DIRECTIONS FOR THIS TASK
Keep every line in which "assets" occurs and drop the rest of the data.

AVAILABLE RECORDS
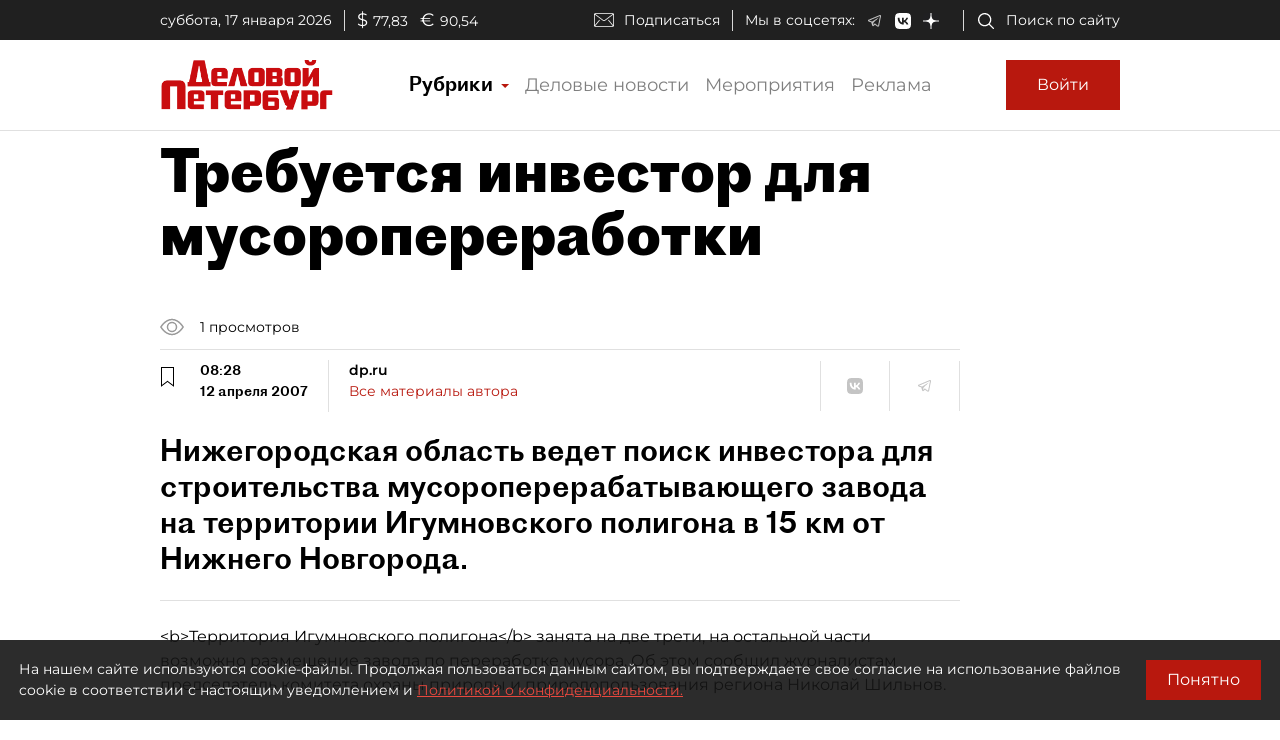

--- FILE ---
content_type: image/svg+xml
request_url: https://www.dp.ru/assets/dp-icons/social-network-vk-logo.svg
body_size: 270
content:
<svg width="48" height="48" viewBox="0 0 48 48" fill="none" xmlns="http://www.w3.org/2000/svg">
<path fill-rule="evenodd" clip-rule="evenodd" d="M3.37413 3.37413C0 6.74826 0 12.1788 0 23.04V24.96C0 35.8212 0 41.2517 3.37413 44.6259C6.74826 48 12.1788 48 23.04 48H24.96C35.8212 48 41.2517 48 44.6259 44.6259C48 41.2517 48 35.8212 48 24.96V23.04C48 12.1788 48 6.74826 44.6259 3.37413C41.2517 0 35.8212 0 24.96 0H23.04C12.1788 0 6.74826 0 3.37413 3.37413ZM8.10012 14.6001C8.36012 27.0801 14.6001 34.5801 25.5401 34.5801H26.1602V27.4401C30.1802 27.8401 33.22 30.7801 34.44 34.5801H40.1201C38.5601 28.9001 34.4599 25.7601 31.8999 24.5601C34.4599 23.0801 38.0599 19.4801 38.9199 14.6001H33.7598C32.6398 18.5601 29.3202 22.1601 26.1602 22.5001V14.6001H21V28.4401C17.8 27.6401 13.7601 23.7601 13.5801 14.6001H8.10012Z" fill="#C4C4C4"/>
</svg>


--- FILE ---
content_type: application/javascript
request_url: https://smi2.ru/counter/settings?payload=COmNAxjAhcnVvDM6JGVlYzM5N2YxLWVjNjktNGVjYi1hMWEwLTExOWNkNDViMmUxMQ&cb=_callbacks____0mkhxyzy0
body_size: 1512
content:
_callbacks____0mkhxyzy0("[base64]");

==

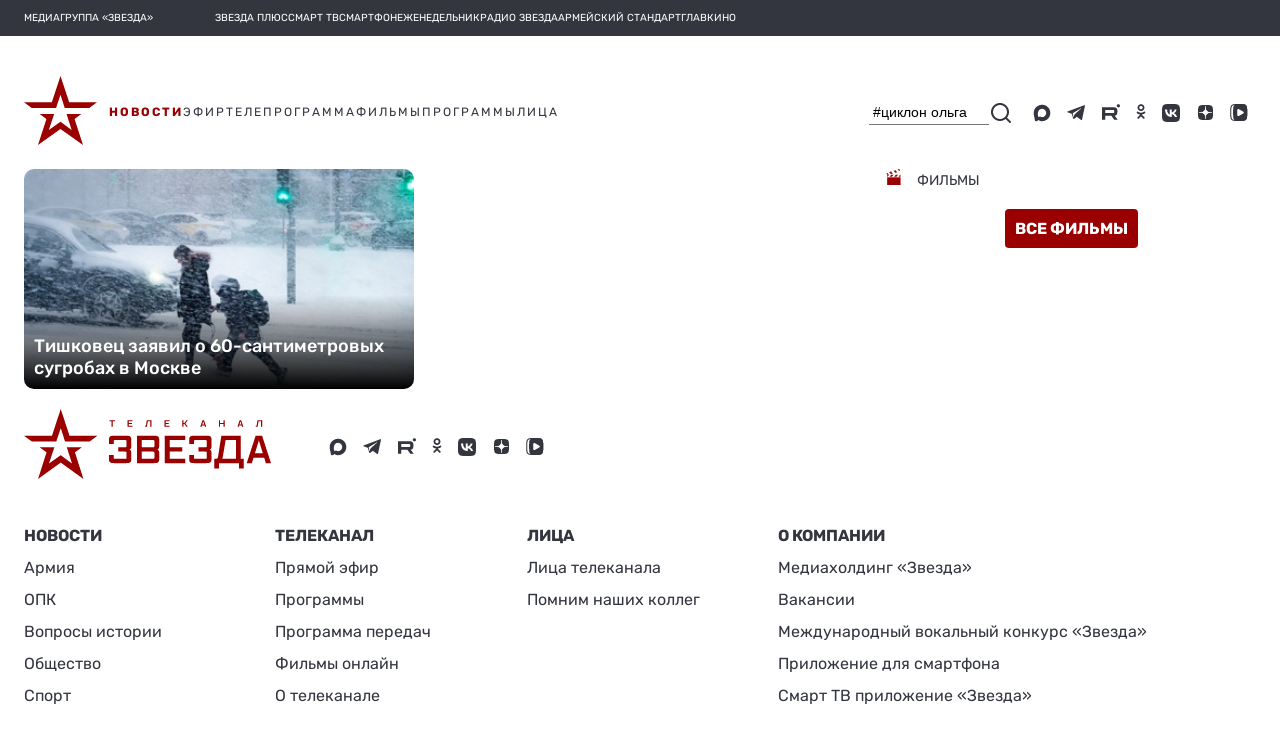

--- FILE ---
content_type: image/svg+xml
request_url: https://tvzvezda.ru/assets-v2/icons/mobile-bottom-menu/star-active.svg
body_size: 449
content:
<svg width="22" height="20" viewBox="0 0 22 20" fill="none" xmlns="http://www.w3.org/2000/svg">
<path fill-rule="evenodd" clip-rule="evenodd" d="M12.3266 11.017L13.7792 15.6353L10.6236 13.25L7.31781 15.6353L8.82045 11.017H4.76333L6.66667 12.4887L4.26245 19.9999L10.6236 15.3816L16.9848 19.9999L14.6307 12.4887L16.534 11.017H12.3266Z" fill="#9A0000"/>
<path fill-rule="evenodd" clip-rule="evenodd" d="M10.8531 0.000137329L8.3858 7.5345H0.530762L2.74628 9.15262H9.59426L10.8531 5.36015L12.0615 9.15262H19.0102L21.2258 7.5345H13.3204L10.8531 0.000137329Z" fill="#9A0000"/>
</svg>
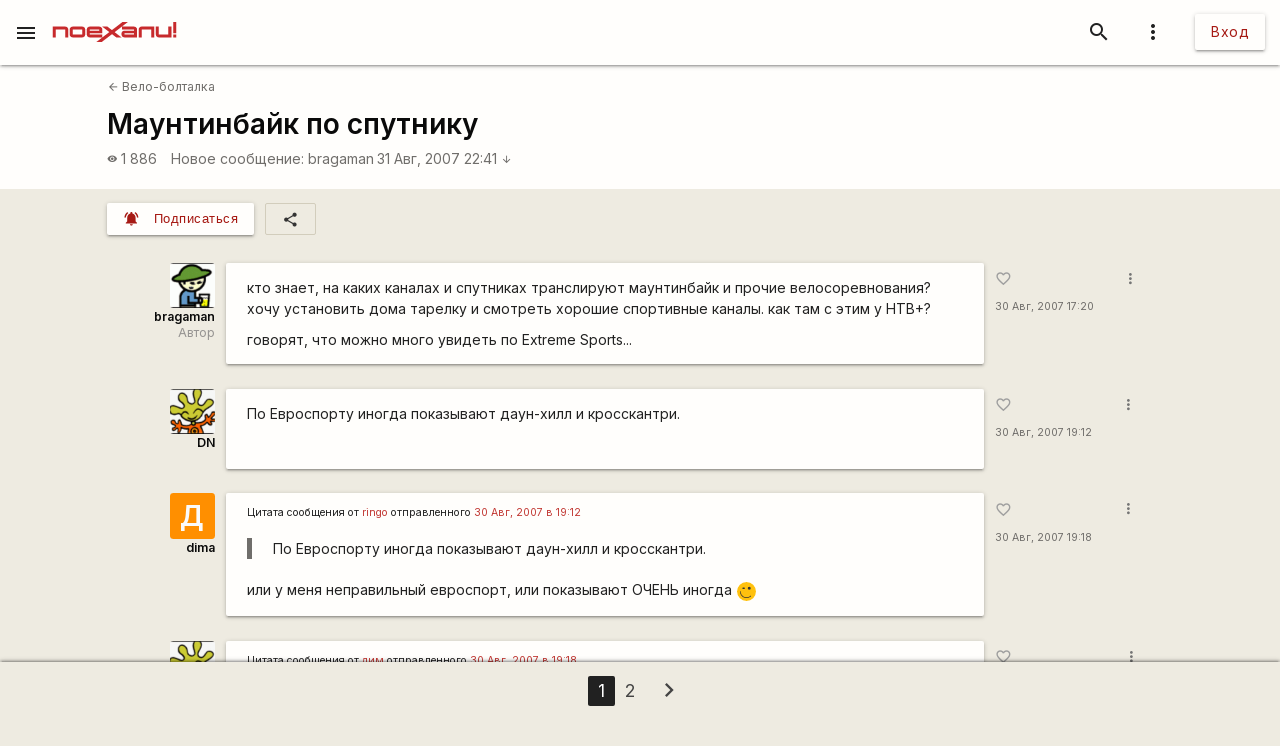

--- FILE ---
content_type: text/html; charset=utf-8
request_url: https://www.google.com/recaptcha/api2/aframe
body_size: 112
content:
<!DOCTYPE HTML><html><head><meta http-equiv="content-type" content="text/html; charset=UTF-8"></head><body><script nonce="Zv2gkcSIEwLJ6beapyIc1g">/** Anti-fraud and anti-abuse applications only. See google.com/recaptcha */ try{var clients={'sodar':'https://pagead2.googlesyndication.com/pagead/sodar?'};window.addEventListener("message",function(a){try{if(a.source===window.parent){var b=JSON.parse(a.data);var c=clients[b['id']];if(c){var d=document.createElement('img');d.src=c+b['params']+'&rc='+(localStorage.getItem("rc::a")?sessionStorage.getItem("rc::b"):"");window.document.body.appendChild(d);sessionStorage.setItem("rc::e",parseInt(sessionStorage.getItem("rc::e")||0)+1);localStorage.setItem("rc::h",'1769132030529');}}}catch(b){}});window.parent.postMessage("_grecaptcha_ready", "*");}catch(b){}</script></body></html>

==

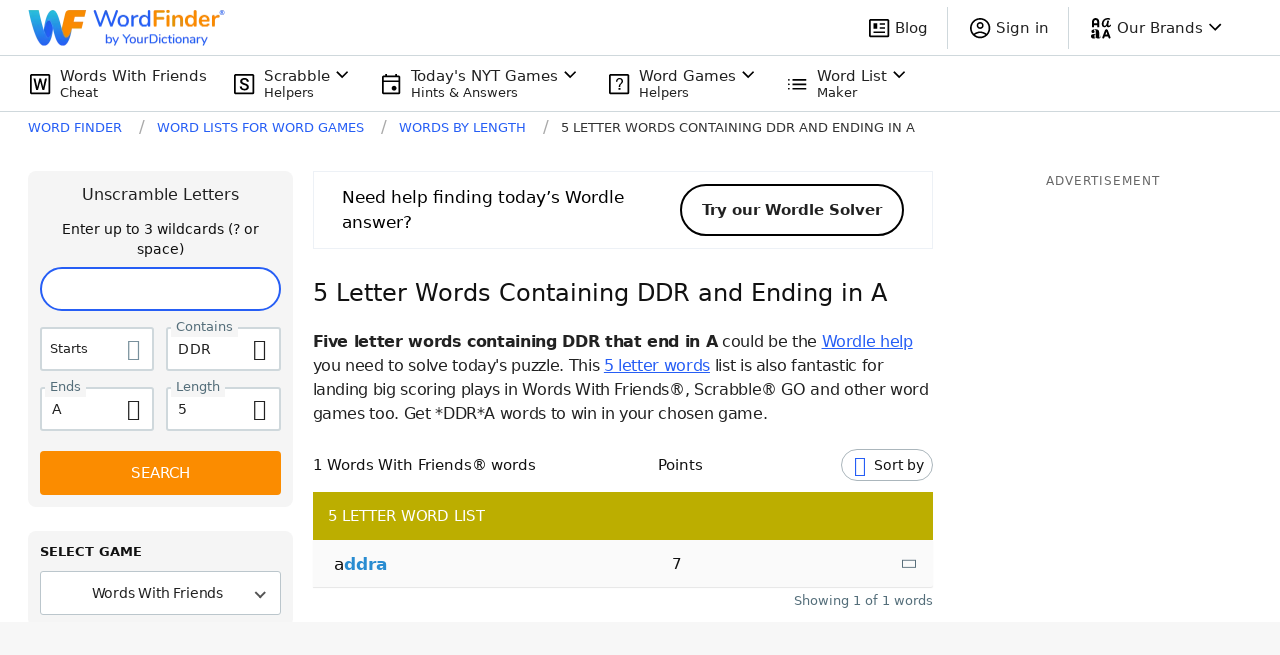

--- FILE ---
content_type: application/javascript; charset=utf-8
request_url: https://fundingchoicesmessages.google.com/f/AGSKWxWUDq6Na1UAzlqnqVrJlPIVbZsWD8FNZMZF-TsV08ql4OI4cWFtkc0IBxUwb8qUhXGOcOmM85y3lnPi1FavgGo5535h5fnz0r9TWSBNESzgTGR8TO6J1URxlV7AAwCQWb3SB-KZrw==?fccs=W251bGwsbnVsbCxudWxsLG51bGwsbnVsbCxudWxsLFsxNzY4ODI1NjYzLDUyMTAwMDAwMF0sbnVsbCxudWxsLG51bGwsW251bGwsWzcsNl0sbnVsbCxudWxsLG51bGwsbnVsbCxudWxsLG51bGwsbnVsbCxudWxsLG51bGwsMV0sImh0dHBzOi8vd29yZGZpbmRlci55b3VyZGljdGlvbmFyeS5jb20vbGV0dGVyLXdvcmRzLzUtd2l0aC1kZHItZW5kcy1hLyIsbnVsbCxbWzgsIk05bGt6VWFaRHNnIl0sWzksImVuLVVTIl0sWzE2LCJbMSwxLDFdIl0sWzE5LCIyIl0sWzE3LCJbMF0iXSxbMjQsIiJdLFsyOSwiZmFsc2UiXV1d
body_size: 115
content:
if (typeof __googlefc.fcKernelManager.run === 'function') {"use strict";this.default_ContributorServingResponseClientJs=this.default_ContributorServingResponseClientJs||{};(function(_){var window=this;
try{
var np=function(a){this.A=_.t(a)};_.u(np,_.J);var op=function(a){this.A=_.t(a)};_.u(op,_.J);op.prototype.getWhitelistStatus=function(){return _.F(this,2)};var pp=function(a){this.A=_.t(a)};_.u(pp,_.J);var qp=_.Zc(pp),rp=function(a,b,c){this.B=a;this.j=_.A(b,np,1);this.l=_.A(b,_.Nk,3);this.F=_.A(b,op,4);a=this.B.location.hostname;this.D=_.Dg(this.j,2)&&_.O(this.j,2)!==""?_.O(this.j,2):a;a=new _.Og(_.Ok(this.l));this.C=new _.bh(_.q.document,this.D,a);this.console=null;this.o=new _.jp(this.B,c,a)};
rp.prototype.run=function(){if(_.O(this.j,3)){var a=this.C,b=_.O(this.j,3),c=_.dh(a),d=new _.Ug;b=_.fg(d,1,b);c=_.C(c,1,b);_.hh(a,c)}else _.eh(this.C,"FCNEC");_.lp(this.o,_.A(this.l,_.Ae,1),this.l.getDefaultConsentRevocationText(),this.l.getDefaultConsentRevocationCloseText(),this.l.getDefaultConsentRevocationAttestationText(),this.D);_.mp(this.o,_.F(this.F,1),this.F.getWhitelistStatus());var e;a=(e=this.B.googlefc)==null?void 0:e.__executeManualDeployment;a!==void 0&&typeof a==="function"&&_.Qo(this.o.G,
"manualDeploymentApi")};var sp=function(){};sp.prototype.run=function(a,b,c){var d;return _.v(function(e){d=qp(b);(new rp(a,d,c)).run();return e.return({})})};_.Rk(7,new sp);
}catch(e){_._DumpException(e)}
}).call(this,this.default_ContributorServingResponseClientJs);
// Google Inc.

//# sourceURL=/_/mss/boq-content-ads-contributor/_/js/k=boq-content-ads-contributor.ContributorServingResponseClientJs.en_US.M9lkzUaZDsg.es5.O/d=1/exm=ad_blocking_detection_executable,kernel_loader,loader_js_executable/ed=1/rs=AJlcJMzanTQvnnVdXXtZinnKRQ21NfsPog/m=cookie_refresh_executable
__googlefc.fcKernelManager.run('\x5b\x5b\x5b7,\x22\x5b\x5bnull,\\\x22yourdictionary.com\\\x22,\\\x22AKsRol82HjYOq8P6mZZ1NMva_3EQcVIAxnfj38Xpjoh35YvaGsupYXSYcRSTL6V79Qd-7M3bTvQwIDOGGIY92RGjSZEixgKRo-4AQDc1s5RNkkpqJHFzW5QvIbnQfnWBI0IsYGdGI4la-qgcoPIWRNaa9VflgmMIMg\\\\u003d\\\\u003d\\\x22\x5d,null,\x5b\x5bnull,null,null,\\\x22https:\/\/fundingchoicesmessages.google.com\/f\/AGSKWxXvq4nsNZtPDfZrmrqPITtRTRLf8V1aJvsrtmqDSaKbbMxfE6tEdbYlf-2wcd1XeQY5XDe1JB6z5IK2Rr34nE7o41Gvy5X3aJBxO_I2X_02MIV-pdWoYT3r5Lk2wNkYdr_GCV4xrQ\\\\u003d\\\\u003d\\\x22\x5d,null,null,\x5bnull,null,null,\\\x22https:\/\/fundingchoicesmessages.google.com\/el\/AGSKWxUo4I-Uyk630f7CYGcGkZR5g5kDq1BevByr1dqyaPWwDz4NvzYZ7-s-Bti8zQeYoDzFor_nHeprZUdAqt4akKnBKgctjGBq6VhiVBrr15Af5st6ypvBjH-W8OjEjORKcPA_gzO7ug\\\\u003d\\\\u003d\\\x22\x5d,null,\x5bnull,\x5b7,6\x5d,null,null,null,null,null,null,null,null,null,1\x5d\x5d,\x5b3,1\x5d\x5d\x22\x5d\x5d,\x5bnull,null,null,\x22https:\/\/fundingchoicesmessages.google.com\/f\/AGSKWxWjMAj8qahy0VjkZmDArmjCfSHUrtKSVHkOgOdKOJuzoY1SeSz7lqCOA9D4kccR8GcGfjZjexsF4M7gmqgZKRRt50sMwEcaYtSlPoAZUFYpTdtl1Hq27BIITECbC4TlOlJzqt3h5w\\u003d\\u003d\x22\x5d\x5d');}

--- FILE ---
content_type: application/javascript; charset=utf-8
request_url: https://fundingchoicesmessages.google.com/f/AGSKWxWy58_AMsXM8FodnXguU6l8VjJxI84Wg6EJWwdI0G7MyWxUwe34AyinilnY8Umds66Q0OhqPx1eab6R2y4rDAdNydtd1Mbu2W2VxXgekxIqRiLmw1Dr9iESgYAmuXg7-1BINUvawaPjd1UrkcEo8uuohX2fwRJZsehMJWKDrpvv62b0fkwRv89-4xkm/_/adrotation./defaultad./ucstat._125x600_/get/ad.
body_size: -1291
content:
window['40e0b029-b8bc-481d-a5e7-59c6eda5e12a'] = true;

TASK SOLUTION
request_url: https://www.dp.ru/assets/dp-icons/social-network-vk-logo.svg
request_url: https://tvzvezda.ru/assets-v2/icons/mobile-bottom-menu/star-active.svg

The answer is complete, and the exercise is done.